§ To-do list
[a] Decide whether each statement, (i) through (iii), agrees with the news report on Bar Ilan Street. For each one, answer yes or no and quote the exact words of the report that decide it. (i) The High Court ruled that the street would be closed to traffic during Sabbath prayer times. (ii) The judges cited technical reasons to persuade the secular activists to withdraw their petition. (iii) The court suggested that the petitioners wait six weeks before deciding whether to file again.
[b] Repeat the part of the news report on Bar Ilan Street between "The street, which" and "and religious Jews.", inclusive, substituting "long" for "bitter".

## begin Quoted text

Quiet prevailed on Jerusalem’s Bar Ilan street this week, after the decision to close the thoroughfare was implemented.
Israel’s High Court of Justice ruled last week that the street would be closed to traffic during Sabbath prayer times.
In doing so, the Court upheld a decision of the transportation minister announced earlier last week.
Citing technical reasons, the judges convinced the secular activists who challenged the decision to withdraw their petition.
The court also suggested that the petitioners, Meretz leader Yossi Sarid and Ornan Yekutieli, a member of the Meretz faction on the Jerusalem city council, wait four weeks before deciding whether to file a petition again.
By then they will be able to determine whether violence has resumed on the thoroughfare after being reopened to traffic during non-worship hours, the court said.
The street, which runs through fervently Orthodox, or haredi, neighborhoods, has been at the center of a bitter and sometimes violent dispute between secular and religious Jews.
Earlier this year, the High Court ruled that if Bar Ilan Street is closed to traffic during prayer times for the religious residents, alternative routes would have to be provided for secular residents.

## end Quoted text
## begin Provided records

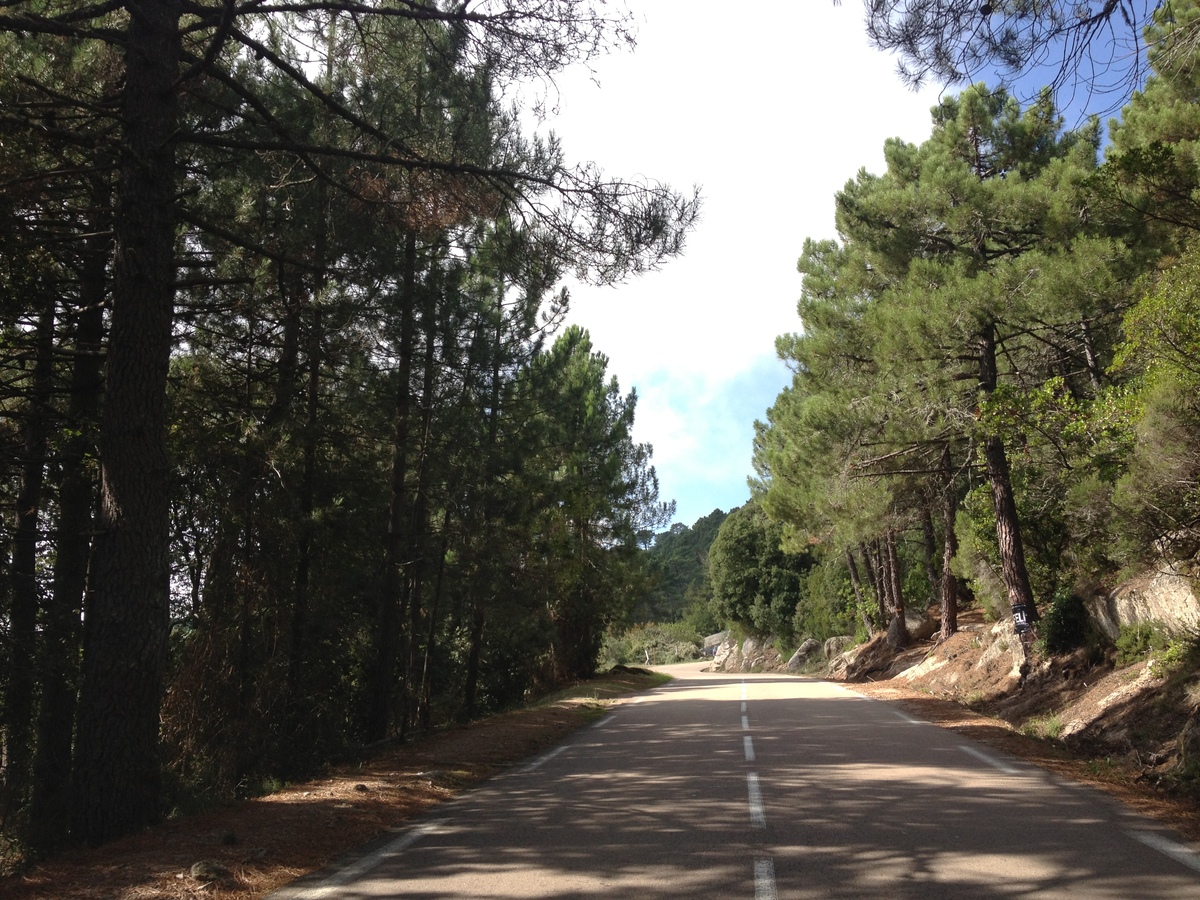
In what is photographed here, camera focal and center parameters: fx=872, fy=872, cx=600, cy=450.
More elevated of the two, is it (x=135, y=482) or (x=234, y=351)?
(x=234, y=351)

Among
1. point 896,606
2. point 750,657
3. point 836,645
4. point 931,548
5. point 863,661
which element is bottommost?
point 750,657

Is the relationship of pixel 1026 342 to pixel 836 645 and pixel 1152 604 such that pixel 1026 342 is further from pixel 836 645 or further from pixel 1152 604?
pixel 836 645

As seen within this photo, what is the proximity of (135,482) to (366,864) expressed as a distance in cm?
384

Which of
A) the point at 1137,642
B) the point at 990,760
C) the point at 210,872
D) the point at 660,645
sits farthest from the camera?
the point at 660,645

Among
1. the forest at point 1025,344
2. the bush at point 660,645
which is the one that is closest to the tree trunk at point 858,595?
the forest at point 1025,344

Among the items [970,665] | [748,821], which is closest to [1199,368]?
[748,821]

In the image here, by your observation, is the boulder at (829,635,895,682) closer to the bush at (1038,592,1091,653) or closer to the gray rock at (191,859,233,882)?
the bush at (1038,592,1091,653)

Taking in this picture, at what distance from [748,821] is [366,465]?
33.0 feet

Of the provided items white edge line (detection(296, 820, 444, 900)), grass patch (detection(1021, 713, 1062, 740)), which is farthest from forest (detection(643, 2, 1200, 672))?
white edge line (detection(296, 820, 444, 900))

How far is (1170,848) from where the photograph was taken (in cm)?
575

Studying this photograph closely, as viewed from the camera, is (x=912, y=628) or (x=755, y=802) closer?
(x=755, y=802)

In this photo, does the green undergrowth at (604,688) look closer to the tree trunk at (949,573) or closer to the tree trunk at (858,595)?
the tree trunk at (858,595)

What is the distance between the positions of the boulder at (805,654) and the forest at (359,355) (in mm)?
24066

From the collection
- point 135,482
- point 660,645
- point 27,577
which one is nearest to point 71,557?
point 27,577
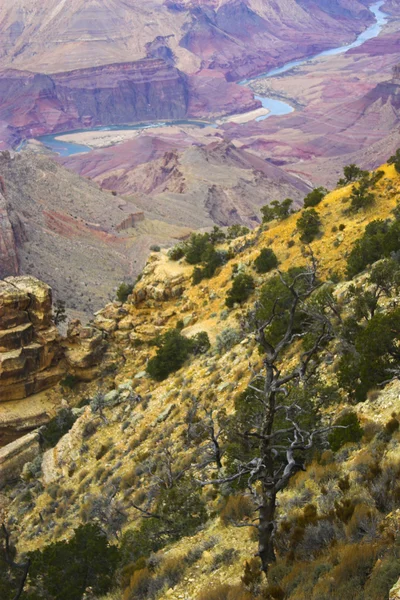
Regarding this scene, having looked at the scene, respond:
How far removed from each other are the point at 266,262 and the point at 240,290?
7.73 ft

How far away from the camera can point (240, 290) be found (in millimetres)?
27562

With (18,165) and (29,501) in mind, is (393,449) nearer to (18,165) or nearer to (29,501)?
(29,501)

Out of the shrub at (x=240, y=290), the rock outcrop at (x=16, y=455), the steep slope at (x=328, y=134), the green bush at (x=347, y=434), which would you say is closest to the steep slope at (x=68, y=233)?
the rock outcrop at (x=16, y=455)

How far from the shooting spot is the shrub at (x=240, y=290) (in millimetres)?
27594

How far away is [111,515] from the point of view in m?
16.2

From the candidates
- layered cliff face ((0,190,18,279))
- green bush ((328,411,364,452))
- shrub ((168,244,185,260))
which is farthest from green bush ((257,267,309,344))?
layered cliff face ((0,190,18,279))

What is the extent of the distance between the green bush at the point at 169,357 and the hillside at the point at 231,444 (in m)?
0.11

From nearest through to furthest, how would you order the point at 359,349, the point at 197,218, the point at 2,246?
the point at 359,349 < the point at 2,246 < the point at 197,218

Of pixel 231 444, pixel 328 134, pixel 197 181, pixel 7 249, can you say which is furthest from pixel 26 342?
pixel 328 134

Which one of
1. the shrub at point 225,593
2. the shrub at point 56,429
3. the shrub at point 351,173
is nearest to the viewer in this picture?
the shrub at point 225,593

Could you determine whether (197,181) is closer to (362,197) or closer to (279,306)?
(362,197)

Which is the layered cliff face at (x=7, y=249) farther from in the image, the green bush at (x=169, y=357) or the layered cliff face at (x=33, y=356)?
the green bush at (x=169, y=357)

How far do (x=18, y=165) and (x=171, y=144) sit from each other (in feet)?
280

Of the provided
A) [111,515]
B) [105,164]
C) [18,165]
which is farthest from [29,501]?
[105,164]
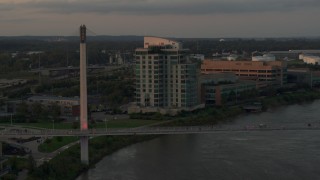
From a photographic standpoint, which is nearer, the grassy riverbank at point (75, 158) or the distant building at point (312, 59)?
the grassy riverbank at point (75, 158)

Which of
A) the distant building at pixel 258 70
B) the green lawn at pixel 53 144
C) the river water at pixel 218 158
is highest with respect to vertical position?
the distant building at pixel 258 70

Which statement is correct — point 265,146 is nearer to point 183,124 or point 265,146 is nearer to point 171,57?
point 183,124

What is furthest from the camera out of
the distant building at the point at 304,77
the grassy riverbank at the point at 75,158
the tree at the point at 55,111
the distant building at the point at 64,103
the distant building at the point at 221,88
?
the distant building at the point at 304,77

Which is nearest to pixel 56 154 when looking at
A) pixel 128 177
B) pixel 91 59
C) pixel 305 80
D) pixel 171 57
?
pixel 128 177

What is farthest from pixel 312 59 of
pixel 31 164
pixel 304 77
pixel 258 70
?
pixel 31 164

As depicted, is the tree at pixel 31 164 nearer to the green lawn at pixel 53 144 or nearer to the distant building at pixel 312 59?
the green lawn at pixel 53 144

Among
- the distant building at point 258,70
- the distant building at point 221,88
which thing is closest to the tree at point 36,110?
the distant building at point 221,88

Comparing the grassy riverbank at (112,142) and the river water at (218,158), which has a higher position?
the grassy riverbank at (112,142)
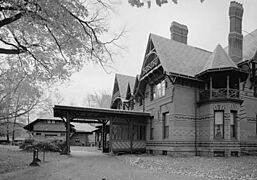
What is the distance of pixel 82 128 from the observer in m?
53.8

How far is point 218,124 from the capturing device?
66.5ft

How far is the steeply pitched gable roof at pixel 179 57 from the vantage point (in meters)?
21.5

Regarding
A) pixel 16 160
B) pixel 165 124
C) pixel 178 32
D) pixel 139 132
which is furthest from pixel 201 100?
pixel 16 160

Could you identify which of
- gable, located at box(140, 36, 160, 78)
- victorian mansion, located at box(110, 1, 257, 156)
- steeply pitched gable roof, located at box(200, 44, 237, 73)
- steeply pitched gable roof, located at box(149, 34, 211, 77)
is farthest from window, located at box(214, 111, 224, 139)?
gable, located at box(140, 36, 160, 78)

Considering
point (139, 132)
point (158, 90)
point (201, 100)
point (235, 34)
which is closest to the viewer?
point (201, 100)

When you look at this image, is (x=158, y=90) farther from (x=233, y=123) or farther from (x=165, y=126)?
(x=233, y=123)

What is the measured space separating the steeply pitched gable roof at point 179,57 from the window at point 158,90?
85.9 inches

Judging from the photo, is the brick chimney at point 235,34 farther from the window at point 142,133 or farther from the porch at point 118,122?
the window at point 142,133

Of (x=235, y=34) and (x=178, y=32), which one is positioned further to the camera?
(x=178, y=32)

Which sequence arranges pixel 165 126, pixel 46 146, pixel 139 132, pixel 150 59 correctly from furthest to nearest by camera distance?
pixel 139 132 < pixel 150 59 < pixel 46 146 < pixel 165 126

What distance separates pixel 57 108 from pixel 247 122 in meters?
15.6

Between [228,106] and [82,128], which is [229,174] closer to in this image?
[228,106]

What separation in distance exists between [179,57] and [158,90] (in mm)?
3681

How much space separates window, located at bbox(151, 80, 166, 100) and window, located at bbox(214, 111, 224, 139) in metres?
5.13
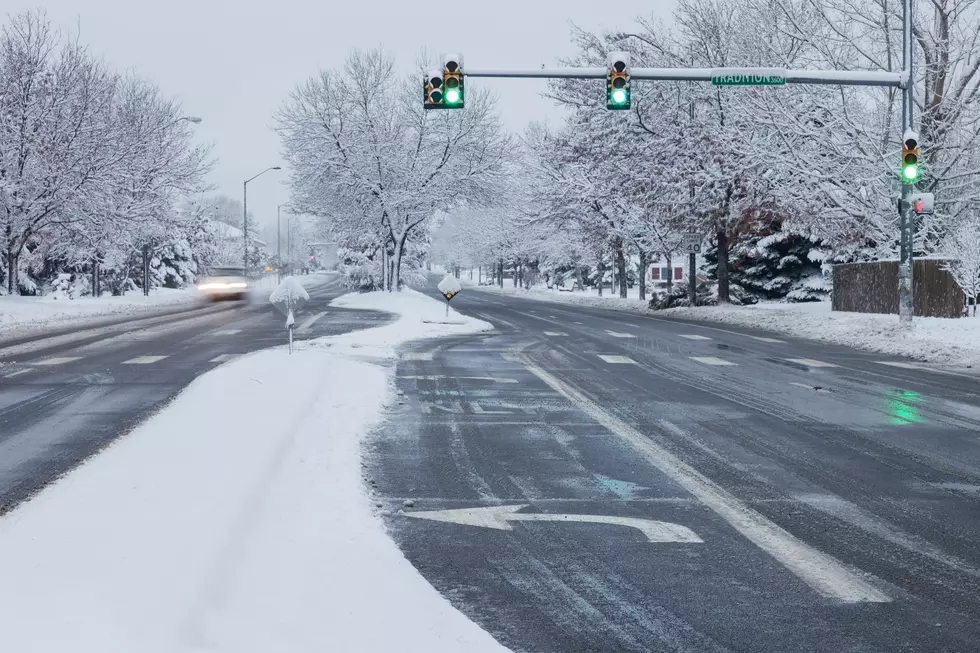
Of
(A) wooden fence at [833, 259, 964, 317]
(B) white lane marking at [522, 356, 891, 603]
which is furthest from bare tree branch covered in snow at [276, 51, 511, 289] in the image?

## end Provided records

§ The replies
[a]
(i) Yes: "Israel’s High Court of Justice ruled last week that the street would be closed to traffic during Sabbath prayer times."
(ii) Yes: "Citing technical reasons, the judges convinced the secular activists who challenged the decision to withdraw their petition."
(iii) No: "wait four weeks before deciding whether to file a petition again"

[b]
The street, which runs through fervently Orthodox, or haredi, neighborhoods, has been at the center of a long and sometimes violent dispute between secular and religious Jews.